◆ **Problem statement**:
From the piece on the Parma ham factory below, pull out verbatim the passage that begins with "When the pig" and ends with "the massager/salter machine.".

◆ **Extract to read**:

------------

If you’re thinking what I’m thinking, you’re wondering why I didn’t even try smuggling one of these ham legs home with my under my shirt. I’m kicking myself. For some reason, we aren’t allowed to bring pig products into the US. Argh.
On our recent visit to Parma (which is worth seeing in its own right–everyone rides bikes and the town is super pretty), we toured a Prosciutto di Parma factory.
When the pig legs arrive at the factory, they all spend some quality time in this machine. The contraption massages and salts the legs, which makes me wonder if I should get on the conveyor belt next.
The hams rest in a chilled room for a couple of weeks, then take another pass through the massager/salter machine.
The ham legs age for two years. Two years. This is amazing, because if you’ve ever eaten authentic Prosciutto di Parma–not that “just fine but not at all comparable” stuff from the Black Forest–you know it is bright pink and meltingly tender.

------------

◆ **Record excerpts**:
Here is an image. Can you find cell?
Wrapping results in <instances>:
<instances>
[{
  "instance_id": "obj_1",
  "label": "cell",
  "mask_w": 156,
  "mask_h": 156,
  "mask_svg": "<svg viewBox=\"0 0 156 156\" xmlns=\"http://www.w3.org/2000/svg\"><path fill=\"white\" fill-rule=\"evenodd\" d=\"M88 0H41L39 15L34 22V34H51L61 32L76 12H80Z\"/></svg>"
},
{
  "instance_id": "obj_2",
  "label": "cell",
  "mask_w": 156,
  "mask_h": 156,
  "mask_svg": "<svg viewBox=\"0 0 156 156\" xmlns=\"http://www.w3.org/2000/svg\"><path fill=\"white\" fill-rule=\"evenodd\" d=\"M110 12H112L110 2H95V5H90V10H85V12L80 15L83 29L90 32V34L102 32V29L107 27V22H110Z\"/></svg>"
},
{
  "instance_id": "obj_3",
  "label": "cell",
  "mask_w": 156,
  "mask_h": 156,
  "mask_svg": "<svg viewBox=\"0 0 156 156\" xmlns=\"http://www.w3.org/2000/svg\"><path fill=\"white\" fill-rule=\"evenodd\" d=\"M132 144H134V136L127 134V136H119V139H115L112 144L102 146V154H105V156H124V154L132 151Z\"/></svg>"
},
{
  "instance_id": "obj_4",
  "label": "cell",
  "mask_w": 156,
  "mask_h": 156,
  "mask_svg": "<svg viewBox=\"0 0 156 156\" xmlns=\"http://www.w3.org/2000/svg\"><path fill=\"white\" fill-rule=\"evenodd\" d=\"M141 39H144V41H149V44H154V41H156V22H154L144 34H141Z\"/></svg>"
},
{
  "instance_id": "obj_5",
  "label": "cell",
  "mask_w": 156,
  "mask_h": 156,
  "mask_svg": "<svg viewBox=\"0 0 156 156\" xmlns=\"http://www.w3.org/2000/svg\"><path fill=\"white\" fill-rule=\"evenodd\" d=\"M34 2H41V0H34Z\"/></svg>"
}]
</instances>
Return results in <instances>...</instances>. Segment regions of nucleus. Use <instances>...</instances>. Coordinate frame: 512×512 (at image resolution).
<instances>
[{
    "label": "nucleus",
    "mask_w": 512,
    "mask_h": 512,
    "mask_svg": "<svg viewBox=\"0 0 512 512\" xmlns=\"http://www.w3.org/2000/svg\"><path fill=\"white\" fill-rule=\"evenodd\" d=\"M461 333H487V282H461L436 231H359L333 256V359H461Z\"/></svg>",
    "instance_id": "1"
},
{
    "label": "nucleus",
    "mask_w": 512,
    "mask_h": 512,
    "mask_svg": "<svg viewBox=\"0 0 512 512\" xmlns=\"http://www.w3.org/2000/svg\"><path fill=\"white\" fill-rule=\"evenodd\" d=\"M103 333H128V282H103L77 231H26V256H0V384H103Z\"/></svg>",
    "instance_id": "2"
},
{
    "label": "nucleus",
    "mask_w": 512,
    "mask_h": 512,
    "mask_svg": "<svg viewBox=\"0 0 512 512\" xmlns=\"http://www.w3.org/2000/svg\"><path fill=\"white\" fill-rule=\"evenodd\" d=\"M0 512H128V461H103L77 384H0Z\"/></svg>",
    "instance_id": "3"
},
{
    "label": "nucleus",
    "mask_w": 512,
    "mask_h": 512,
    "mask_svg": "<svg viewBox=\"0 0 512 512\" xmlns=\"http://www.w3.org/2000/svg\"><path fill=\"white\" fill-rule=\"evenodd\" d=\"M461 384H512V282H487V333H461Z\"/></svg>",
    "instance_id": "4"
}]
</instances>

------------

◆ **Written reply**:
When the pig legs arrive at the factory, they all spend some quality time in this machine. The contraption massages and salts the legs, which makes me wonder if I should get on the conveyor belt next.
The hams rest in a chilled room for a couple of weeks, then take another pass through the massager/salter machine.